**Task statement:**
Once "Reizstärke Impulshöhen-Kodierung Impulsbreiten-Kodierung" turns up in a line below, reproduce that line and those after it exactly, stopping after the line with "تجربه بینظیر خدمات دانشجویی ارزان در تهران"; leave pictures out.

START Records supplied

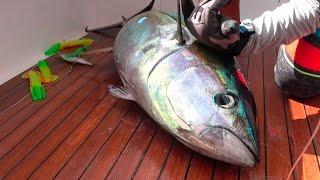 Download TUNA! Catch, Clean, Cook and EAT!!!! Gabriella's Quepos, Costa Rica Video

END Records supplied
START Records supplied

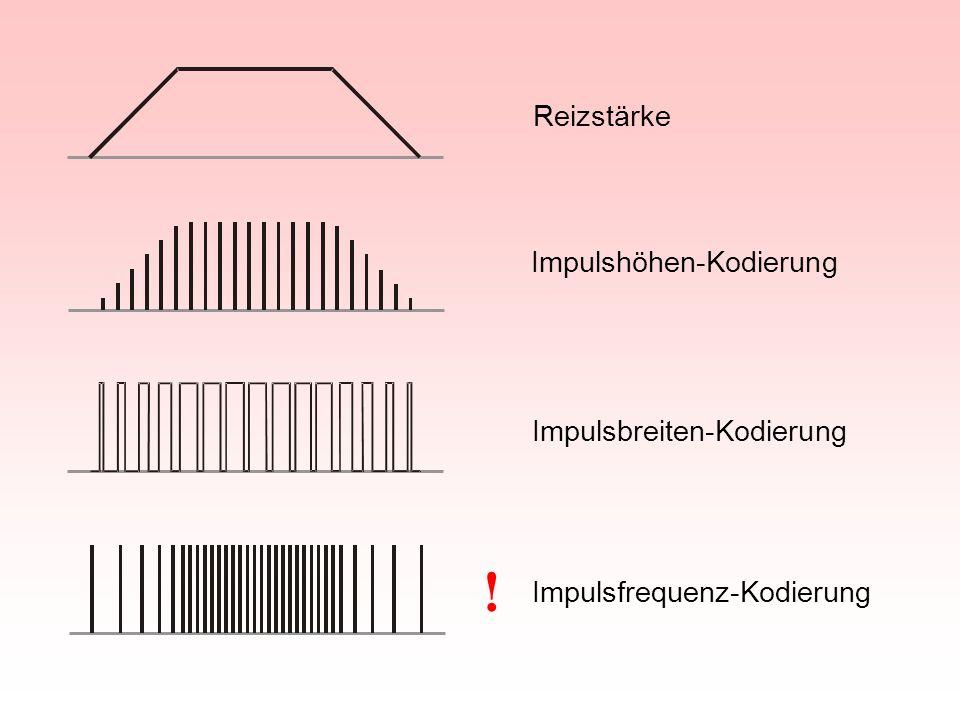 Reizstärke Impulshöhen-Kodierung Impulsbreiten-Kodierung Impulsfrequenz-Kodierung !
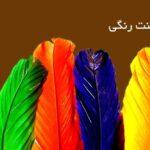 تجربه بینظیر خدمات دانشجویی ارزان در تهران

END Records supplied

**Reply to the task:**
 Reizstärke Impulshöhen-Kodierung Impulsbreiten-Kodierung Impulsfrequenz-Kodierung !
 تجربه بینظیر خدمات دانشجویی ارزان در تهران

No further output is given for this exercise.